*Activity*:
Say how many lines in the listing contain the string "https", giving the number alone.

*The input*:
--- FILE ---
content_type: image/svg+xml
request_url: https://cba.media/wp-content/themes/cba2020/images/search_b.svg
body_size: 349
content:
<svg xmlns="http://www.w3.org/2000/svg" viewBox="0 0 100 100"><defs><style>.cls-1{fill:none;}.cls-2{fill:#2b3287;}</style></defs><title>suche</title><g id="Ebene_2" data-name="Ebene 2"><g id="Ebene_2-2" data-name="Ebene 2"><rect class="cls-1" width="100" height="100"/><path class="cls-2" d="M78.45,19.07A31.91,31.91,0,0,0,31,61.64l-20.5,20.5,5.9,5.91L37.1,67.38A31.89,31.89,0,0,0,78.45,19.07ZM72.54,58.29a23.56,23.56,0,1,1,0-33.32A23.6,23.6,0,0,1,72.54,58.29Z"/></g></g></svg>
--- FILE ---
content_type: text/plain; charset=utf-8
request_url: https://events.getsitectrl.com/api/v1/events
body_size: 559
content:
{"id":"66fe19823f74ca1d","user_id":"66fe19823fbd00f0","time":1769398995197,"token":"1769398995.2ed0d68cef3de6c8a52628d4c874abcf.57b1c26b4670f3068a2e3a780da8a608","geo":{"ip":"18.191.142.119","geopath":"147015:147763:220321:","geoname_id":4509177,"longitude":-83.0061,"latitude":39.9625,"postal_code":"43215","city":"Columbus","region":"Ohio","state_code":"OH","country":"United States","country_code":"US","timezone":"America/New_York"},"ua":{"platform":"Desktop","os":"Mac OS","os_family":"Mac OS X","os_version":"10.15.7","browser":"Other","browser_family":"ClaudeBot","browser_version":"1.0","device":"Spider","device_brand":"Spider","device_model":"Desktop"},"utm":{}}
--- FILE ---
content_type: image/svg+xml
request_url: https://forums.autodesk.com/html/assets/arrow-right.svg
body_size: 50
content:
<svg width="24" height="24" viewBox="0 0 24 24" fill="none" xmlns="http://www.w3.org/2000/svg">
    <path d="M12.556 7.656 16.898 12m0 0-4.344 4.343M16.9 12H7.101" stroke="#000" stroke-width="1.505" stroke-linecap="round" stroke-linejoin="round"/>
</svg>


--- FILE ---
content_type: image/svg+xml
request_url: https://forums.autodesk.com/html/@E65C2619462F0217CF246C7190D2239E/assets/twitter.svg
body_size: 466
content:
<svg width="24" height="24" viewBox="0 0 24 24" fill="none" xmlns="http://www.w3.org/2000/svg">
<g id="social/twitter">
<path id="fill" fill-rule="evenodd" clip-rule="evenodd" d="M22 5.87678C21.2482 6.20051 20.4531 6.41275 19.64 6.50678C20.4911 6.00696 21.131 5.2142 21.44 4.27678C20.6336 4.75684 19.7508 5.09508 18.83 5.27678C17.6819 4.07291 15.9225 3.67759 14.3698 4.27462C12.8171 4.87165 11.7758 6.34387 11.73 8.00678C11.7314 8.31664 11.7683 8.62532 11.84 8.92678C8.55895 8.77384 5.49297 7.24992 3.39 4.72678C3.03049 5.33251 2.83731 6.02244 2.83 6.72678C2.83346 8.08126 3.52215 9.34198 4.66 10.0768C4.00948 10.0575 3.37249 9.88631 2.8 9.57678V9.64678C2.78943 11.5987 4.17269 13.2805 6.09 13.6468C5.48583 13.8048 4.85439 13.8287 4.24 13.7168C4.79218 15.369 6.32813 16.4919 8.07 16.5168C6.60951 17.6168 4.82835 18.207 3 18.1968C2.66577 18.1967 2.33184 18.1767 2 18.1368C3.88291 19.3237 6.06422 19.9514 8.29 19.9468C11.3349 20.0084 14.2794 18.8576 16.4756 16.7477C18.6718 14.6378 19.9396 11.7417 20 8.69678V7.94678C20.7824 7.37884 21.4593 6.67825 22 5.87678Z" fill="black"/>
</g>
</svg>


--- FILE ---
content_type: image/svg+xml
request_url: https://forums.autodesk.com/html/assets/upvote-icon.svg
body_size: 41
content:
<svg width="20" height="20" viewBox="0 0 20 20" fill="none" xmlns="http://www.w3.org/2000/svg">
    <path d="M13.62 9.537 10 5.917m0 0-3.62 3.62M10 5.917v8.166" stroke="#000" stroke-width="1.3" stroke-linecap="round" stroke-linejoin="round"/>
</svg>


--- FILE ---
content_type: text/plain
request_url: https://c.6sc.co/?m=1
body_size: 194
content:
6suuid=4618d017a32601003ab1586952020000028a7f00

*Task output*:
6